Problem
Count the lines in the listing below that contain the string "left", treating uppercase and lowercase as different. Reply with the number only.

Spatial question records

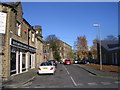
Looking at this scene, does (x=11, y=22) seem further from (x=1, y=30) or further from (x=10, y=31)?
(x=1, y=30)

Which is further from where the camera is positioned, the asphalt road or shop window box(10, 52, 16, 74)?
shop window box(10, 52, 16, 74)

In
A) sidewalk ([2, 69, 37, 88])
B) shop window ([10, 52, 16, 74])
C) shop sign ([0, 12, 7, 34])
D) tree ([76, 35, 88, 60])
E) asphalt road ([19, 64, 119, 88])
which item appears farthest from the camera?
tree ([76, 35, 88, 60])

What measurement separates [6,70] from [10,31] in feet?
11.9

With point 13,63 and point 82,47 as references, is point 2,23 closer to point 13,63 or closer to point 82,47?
point 13,63

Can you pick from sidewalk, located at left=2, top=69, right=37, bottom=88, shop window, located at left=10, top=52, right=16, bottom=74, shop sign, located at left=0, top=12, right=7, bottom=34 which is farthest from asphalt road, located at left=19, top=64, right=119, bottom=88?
shop sign, located at left=0, top=12, right=7, bottom=34

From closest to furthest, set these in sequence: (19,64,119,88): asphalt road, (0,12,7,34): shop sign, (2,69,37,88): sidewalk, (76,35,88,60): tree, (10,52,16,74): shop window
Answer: (19,64,119,88): asphalt road, (2,69,37,88): sidewalk, (0,12,7,34): shop sign, (10,52,16,74): shop window, (76,35,88,60): tree

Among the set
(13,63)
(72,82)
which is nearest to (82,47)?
(13,63)

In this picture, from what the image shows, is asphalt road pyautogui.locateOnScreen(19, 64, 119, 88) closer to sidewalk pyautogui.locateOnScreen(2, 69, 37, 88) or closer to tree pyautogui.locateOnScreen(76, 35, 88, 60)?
sidewalk pyautogui.locateOnScreen(2, 69, 37, 88)

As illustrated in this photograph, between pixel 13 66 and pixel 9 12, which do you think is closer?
pixel 9 12

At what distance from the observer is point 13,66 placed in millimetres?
16219

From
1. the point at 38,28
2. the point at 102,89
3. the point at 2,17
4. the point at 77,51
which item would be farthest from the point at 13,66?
the point at 77,51

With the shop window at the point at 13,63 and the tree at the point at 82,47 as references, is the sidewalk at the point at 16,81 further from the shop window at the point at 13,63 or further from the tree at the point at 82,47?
the tree at the point at 82,47

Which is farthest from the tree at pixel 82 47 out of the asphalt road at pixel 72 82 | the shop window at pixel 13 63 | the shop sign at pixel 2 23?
the shop sign at pixel 2 23

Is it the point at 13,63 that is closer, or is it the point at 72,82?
the point at 72,82
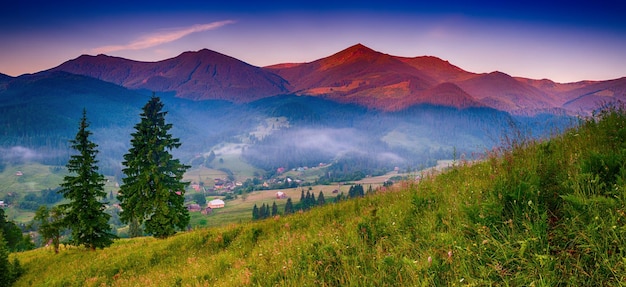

Solution for this task
2